Its accumulation in diseases such as phthisis may, in part, be accounted for by supposing that the fat which is normally used for the formation of the fatty acids and the cholestearine of the bile is not so used, and is therefore stored in the hepatic cells. It is known that the secretion of bile is greatly diminished in such cases, and that the bile is watery. In that case the fatty infiltration here would, like that in muscle, be due to diminished activity of the organ. Another view, and one having some appearance of probability, is based on the theory that one of the functions of the liver is to prepare fat for oxidation. Naumann (Reichert and Du Bois Raymond's Archiv, 1871, p. 41) has shown that the liver fat is much more oxidizable than ordinary fat, and that in the vertebrata the size of the liver is in inverse proportion to the activity of the respiration, being largest in fishes and smallest in birds. It is therefore suggested that in phthisis and cachectic diseases the liver may produce an excess of easily oxidizable fat and store it up ready for use. Hence, perhaps, the utility of liver oils in cases of phthisis.

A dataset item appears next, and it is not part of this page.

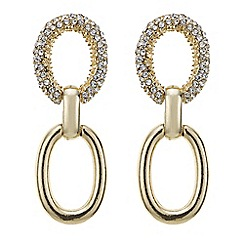 Principles by Ben de Lisi - Designer oval link crystal drop earring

We have seen that in fatty degeneration the fat appears in the form of fine granules or drops, and that as these increase they remain isolated. In fatty infiltration there are, of course, first fine fat drops, but as more fat is added the drops grow in size. In the case of the conversion of connective tissue into adipose tissue, there is a single fat drop in each cell, as in Fig. 46. In the case of fatty liver the fat drops are of various sizes (see Fig. 47), but, as a rule, much larger than in fatty degeneration. The size is by no means an absolute criterion, but it is an important practical indication. It is only in the liver that there can be much difficulty in distinguishing between fatty degeneration and fatty infiltration, and here the fact that in the latter the fat is deposited at first in the cells at the peripheral parts of the lobules, and continues more abundant there, is sufficiently distinctive. There is one exception to this in the case of the fatty liver of alcoholism. Here a fatty infiltration occurs which is diffused throughout the lobules.

Fig. 47. - Fatty infiltration of the liver as seen in the fresh state. Isolated hepatic cells with drops of fat of various sizes, x 350.